* Begin *
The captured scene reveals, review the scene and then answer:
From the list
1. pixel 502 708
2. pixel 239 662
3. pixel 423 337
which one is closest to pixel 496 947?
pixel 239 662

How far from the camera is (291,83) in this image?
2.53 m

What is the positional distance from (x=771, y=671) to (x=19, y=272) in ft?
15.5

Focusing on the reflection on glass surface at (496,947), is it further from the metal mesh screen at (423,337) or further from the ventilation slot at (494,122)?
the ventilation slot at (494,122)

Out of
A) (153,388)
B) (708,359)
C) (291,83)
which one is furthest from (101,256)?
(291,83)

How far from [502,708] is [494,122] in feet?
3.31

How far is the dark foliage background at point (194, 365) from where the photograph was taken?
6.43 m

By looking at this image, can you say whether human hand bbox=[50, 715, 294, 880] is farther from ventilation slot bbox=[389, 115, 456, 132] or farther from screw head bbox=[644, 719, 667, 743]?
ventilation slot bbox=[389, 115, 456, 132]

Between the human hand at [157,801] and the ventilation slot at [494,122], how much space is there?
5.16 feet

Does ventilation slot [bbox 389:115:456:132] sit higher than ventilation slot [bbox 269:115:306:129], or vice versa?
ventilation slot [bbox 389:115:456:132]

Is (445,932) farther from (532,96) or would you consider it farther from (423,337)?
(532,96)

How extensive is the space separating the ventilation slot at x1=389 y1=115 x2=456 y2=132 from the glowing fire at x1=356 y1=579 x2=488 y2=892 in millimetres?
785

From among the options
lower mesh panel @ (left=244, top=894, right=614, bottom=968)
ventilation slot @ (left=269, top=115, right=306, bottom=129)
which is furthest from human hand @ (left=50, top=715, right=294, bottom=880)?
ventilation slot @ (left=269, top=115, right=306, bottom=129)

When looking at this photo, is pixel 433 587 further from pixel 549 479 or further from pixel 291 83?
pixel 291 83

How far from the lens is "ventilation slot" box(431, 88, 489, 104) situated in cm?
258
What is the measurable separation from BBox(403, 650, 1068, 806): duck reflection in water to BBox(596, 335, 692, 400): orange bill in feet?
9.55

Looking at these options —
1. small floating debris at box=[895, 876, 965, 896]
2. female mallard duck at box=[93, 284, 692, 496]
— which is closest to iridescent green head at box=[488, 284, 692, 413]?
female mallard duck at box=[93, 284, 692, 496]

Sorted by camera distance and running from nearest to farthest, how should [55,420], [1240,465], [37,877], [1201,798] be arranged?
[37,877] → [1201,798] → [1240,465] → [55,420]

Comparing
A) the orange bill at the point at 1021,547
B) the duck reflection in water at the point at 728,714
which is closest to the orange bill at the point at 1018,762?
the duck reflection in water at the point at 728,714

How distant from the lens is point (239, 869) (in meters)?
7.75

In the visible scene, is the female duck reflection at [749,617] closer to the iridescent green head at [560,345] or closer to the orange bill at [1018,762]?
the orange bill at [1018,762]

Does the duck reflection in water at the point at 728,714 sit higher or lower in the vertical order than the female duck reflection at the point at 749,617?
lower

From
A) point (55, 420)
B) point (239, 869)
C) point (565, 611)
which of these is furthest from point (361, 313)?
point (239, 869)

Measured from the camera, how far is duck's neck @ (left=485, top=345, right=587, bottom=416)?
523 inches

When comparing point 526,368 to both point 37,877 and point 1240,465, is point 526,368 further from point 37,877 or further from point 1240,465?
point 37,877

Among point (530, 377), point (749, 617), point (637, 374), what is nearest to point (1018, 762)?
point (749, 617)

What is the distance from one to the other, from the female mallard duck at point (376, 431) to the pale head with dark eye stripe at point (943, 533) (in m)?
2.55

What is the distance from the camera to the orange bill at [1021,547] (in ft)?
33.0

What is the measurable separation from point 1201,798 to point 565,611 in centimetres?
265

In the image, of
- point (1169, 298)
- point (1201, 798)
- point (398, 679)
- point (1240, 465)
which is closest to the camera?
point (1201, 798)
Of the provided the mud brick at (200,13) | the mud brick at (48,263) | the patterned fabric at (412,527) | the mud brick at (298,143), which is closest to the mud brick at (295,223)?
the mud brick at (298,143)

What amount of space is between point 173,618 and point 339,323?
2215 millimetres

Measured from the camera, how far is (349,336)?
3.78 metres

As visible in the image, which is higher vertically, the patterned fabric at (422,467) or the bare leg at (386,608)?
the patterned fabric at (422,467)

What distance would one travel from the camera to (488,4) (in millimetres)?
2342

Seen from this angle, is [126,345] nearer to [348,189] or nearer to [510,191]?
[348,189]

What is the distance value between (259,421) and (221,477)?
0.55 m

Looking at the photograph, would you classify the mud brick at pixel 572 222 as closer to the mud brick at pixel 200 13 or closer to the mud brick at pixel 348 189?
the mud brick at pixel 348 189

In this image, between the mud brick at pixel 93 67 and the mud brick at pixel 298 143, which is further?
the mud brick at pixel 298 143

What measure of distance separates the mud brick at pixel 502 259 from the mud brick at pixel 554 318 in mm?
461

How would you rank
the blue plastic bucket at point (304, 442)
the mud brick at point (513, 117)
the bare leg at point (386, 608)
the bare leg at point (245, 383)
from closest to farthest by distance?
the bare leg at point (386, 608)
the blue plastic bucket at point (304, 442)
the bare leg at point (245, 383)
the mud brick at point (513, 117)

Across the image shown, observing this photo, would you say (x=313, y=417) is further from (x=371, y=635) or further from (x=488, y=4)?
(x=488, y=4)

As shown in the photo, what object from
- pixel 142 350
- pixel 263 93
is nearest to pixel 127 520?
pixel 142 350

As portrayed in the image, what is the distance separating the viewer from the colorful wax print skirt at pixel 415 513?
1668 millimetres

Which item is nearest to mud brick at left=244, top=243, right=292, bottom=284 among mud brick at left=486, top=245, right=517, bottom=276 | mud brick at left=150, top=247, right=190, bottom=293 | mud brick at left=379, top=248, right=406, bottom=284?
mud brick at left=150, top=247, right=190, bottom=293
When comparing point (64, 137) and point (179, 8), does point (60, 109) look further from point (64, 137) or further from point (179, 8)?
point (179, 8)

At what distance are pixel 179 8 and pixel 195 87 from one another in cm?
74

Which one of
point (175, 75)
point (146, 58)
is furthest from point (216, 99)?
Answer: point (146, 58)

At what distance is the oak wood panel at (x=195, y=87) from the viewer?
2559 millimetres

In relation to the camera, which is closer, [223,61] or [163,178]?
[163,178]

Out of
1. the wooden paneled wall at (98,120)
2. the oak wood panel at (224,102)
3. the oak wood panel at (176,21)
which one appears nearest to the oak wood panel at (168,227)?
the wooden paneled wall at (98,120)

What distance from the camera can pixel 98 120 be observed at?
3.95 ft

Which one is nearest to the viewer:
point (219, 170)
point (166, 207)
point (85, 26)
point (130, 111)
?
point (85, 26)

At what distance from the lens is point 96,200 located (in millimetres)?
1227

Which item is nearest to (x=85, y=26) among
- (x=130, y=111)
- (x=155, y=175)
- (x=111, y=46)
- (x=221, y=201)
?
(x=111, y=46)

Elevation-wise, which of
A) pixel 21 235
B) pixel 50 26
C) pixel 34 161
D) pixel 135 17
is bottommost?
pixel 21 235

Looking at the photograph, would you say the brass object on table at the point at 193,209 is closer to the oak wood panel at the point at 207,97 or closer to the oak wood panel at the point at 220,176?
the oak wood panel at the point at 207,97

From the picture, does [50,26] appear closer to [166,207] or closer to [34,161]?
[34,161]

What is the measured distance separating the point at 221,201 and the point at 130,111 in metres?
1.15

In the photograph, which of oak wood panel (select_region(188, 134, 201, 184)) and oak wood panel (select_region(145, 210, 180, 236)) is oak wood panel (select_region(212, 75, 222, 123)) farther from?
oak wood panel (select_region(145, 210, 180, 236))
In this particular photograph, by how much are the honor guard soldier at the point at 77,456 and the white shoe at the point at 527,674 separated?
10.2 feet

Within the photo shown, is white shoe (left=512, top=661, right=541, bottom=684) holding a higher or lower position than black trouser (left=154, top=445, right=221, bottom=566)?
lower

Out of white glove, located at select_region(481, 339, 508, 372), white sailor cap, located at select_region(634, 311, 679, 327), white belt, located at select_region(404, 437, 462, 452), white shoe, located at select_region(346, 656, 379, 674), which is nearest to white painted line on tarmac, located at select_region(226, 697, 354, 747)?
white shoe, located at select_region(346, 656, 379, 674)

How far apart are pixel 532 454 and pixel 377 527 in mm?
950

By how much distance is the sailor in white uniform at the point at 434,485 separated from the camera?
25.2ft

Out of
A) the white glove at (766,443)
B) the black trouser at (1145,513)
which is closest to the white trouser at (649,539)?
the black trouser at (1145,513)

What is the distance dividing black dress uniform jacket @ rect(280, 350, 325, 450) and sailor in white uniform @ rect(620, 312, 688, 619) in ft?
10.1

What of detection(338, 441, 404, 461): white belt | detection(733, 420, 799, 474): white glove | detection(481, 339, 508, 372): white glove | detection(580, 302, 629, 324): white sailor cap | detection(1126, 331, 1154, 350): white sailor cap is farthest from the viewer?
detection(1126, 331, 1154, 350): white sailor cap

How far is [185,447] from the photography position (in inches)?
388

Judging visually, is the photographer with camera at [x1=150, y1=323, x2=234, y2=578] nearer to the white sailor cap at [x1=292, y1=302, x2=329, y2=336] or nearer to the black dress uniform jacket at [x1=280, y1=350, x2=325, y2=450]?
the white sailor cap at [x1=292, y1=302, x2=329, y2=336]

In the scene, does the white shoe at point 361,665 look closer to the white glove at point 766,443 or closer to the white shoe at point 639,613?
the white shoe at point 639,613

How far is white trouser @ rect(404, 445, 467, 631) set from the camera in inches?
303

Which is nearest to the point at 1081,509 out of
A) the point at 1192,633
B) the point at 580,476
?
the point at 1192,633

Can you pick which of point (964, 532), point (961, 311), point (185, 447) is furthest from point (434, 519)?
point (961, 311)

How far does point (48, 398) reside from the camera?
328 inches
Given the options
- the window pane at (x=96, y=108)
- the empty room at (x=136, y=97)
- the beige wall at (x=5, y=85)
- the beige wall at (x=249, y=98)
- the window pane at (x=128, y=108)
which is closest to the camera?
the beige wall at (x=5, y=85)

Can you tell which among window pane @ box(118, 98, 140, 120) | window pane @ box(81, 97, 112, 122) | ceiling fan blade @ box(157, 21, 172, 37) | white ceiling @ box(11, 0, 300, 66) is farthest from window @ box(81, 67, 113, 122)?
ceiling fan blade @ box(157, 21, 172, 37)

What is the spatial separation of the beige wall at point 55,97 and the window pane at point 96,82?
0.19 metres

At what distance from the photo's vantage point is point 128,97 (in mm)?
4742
* End *
-- INSTRUCTIONS FOR THE TASK --
Which lines of the items run from the one containing "Of the provided" through the one containing "3.78 metres"? Quote them, starting at the first and ending at the second.

-- SOLUTION --
Of the provided the mud brick at (200,13) | the mud brick at (48,263) | the patterned fabric at (412,527) | the mud brick at (298,143), which is closest to the mud brick at (295,223)?
the mud brick at (298,143)

What amount of space is between point 173,618 and point 339,323?
2215 millimetres

Measured from the camera, how far is (349,336)?
3.78 metres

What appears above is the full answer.